Dziennik „The Guardian” poinformował 12 września, że w trakcie przemówienia pani Diany Johnson na dorocznej konferencji Stowarzyszenia Głównych Oficerów Policji w hrabstwie Warwickshire (region West Midlands w Anglii) 10 września policja poinformowała, że w hotelu, w którym odbywała się konferencja, skradziono portfel pani Johnson.
Do zdarzenia doszło, gdy pani Johnson mówiła o miastach, w których dochodzi do zachowań antyspołecznych i włamań, podkreślając, że rząd „chce przywrócić szacunek do prawa na brytyjskich drogach, w tym szacunek do policji, który niestety od lat ulega erozji”.
Pani Diana Johnson, minister stanu ds. policji, straży pożarnej i przestępczości w Wielkiej Brytanii
ZDJĘCIE: ZRZUT EKRANU HILL STORY
Policja hrabstwa Warwickshire poinformowała, że prowadzi śledztwo w sprawie kradzieży portfela i aresztowała mężczyznę podejrzanego o kradzież, który został zwolniony za kaucją. Ministerstwo Spraw Wewnętrznych również potwierdziło, że portfel pani Johnson został skradziony.

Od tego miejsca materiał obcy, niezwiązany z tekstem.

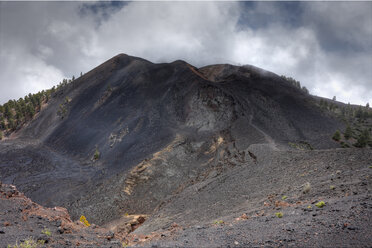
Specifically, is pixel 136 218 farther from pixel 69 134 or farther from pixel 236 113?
pixel 69 134

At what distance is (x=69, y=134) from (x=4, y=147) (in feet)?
48.1

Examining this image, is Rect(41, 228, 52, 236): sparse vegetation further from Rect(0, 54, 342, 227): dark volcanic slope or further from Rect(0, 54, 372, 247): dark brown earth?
Rect(0, 54, 342, 227): dark volcanic slope

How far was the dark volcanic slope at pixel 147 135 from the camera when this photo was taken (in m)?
30.1

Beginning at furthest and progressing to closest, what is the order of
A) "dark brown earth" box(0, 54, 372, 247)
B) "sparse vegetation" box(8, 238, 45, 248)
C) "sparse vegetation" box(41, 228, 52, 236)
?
"dark brown earth" box(0, 54, 372, 247) → "sparse vegetation" box(41, 228, 52, 236) → "sparse vegetation" box(8, 238, 45, 248)

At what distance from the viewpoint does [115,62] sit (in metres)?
81.4

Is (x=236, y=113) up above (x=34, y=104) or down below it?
below

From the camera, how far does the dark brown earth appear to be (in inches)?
333

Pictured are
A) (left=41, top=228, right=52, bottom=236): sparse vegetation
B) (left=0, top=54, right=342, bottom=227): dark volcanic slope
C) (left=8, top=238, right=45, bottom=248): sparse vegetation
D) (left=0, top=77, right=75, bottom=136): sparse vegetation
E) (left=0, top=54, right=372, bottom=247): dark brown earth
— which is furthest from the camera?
(left=0, top=77, right=75, bottom=136): sparse vegetation

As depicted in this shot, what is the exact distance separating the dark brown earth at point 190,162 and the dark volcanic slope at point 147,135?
0.75 feet

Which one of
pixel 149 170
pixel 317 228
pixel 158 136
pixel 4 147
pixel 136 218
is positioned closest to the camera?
pixel 317 228

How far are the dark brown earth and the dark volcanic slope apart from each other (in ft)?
0.75

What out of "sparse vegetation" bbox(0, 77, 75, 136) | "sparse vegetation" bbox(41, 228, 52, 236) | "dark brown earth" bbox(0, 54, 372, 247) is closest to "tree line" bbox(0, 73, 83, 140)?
"sparse vegetation" bbox(0, 77, 75, 136)

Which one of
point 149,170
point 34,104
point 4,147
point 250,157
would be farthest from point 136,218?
point 34,104

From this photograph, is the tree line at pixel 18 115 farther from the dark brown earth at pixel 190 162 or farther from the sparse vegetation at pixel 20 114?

W artykule na portalu społecznościowym X po konferencji pani Johnson stwierdziła, że chętnie zwróci się do policji, ale nie wspomniała o włamaniu. „Naszym zadaniem jest zwalczanie poważnych przestępstw, zachowań antyspołecznych i przywrócenie policji w naszych dzielnicach. To, co zaobserwowałam podczas mojej krótkiej kadencji na tym stanowisku, utwierdziło mnie w przekonaniu, że odniesiemy sukces” – napisała.
Partia Pracy Johnsona zobowiązała się do zwalczania przestępczości, w tym do rekrutacji 3000 nowych policjantów i 4000 funkcjonariuszy wspierających społeczność lokalną. Rząd spotkał się jednak z krytyką za wcześniejsze niż planowano zwolnienie 1700 więźniów, co zdaniem Ministerstwa Sprawiedliwości miało na celu zmniejszenie przeludnienia więzień.